Extracted records
<<<<
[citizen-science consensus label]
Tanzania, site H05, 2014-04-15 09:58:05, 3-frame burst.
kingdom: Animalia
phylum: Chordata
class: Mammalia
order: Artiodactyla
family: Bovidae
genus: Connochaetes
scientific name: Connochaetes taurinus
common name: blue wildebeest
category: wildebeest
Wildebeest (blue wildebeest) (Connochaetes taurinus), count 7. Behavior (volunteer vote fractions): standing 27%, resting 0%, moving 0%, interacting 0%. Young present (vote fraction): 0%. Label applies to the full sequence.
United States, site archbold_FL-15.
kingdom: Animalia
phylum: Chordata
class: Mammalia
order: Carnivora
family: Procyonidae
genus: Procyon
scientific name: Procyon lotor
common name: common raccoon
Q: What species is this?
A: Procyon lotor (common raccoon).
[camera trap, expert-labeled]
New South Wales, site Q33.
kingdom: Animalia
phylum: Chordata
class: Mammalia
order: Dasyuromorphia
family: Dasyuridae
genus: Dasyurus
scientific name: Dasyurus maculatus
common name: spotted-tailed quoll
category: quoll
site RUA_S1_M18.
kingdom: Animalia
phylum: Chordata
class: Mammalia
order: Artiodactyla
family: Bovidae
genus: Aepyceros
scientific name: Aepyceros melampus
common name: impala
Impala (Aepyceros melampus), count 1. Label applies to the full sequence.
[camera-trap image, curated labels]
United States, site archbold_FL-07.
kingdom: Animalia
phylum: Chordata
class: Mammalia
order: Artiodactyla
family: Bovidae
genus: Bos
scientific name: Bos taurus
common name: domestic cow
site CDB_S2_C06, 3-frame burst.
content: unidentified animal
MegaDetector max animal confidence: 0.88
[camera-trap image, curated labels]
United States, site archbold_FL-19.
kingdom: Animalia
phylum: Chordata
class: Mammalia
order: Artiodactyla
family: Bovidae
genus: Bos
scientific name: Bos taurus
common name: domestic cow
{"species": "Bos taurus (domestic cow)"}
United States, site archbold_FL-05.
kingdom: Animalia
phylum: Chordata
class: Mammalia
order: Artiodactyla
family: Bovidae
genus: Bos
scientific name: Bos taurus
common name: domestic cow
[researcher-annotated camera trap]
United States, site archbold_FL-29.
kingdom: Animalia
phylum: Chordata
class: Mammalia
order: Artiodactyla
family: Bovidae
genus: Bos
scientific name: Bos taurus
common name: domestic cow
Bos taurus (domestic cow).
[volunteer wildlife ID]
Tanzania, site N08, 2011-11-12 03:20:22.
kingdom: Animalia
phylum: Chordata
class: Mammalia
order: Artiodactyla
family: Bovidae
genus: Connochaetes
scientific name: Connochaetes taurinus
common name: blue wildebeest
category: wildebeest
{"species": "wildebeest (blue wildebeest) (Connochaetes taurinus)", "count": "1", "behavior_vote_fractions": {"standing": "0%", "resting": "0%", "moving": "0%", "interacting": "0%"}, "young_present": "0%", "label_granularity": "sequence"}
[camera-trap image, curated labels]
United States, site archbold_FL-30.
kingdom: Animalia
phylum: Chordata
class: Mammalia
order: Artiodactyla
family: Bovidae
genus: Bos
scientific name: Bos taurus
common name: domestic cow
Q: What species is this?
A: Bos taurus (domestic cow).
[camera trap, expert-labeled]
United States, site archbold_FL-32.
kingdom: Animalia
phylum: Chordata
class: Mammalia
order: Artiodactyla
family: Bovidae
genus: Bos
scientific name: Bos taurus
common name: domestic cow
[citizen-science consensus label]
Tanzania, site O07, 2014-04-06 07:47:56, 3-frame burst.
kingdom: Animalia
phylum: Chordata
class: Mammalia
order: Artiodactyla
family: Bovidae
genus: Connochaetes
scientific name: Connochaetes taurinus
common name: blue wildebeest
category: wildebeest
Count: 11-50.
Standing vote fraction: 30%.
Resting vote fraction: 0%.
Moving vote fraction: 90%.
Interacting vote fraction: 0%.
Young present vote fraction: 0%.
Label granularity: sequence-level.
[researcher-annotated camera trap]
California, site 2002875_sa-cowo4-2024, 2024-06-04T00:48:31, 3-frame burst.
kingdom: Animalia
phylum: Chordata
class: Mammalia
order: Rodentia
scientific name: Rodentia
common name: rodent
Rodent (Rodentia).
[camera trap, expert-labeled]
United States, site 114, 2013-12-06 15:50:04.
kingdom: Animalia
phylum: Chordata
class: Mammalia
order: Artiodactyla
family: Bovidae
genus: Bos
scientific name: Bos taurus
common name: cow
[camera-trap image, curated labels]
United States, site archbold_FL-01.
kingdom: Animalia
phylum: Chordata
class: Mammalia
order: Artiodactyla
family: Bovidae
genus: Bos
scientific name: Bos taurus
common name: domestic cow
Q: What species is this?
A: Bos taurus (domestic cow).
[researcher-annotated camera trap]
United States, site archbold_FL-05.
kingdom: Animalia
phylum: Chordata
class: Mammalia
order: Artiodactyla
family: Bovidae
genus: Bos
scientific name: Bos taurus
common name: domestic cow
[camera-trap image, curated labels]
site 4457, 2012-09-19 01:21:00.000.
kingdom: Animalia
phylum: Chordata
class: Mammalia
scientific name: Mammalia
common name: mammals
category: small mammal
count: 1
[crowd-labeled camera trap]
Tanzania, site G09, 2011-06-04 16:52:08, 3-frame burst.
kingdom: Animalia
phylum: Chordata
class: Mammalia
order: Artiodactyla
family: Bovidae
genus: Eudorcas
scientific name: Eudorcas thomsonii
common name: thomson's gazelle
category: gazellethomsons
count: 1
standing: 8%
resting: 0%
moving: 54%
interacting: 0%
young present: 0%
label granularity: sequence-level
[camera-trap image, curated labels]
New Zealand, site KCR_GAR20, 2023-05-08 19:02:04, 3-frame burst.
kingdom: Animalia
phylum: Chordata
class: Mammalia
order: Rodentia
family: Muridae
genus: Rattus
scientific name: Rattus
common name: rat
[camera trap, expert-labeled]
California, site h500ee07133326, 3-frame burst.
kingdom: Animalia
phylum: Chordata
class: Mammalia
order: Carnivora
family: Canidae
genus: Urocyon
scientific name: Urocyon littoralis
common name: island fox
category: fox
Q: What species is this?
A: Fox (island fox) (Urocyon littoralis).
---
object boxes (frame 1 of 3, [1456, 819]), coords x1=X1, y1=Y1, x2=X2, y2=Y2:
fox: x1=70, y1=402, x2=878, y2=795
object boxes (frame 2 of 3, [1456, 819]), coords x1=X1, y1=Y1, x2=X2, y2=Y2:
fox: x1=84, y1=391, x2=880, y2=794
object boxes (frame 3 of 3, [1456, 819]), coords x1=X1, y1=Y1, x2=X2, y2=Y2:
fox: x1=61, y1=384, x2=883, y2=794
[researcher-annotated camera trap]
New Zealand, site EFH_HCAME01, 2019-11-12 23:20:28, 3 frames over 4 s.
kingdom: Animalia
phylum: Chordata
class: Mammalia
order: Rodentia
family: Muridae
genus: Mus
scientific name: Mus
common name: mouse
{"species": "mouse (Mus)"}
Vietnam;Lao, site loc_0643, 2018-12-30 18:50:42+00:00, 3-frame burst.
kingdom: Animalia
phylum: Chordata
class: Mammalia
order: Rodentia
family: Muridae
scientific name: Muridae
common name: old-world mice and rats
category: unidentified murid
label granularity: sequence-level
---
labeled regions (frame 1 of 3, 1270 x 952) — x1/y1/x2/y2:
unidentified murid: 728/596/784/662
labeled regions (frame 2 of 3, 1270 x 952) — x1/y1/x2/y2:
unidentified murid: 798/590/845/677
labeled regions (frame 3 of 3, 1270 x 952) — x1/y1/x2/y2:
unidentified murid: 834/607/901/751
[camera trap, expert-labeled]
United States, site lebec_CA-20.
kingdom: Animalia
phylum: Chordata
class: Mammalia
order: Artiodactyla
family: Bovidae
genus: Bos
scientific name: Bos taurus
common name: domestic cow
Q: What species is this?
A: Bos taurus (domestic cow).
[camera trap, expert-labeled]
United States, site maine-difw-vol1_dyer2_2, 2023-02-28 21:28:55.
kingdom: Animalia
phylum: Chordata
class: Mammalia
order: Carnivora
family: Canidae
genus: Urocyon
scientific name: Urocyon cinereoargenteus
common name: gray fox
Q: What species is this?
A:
>>>>
Task to complete ▸ All lines from the one containing "scientific name: Urocyon littoralis" down to the final line above are to be restated word for word; leave out the rest.

Output below ▸
scientific name: Urocyon littoralis
common name: island fox
category: fox
Q: What species is this?
A: Fox (island fox) (Urocyon littoralis).
---
object boxes (frame 1 of 3, [1456, 819]), coords x1=X1, y1=Y1, x2=X2, y2=Y2:
fox: x1=70, y1=402, x2=878, y2=795
object boxes (frame 2 of 3, [1456, 819]), coords x1=X1, y1=Y1, x2=X2, y2=Y2:
fox: x1=84, y1=391, x2=880, y2=794
object boxes (frame 3 of 3, [1456, 819]), coords x1=X1, y1=Y1, x2=X2, y2=Y2:
fox: x1=61, y1=384, x2=883, y2=794
[researcher-annotated camera trap]
New Zealand, site EFH_HCAME01, 2019-11-12 23:20:28, 3 frames over 4 s.
kingdom: Animalia
phylum: Chordata
class: Mammalia
order: Rodentia
family: Muridae
genus: Mus
scientific name: Mus
common name: mouse
{"species": "mouse (Mus)"}
Vietnam;Lao, site loc_0643, 2018-12-30 18:50:42+00:00, 3-frame burst.
kingdom: Animalia
phylum: Chordata
class: Mammalia
order: Rodentia
family: Muridae
scientific name: Muridae
common name: old-world mice and rats
category: unidentified murid
label granularity: sequence-level
---
labeled regions (frame 1 of 3, 1270 x 952) — x1/y1/x2/y2:
unidentified murid: 728/596/784/662
labeled regions (frame 2 of 3, 1270 x 952) — x1/y1/x2/y2:
unidentified murid: 798/590/845/677
labeled regions (frame 3 of 3, 1270 x 952) — x1/y1/x2/y2:
unidentified murid: 834/607/901/751
[camera trap, expert-labeled]
United States, site lebec_CA-20.
kingdom: Animalia
phylum: Chordata
class: Mammalia
order: Artiodactyla
family: Bovidae
genus: Bos
scientific name: Bos taurus
common name: domestic cow
Q: What species is this?
A: Bos taurus (domestic cow).
[camera trap, expert-labeled]
United States, site maine-difw-vol1_dyer2_2, 2023-02-28 21:28:55.
kingdom: Animalia
phylum: Chordata
class: Mammalia
order: Carnivora
family: Canidae
genus: Urocyon
scientific name: Urocyon cinereoargenteus
common name: gray fox
Q: What species is this?
A:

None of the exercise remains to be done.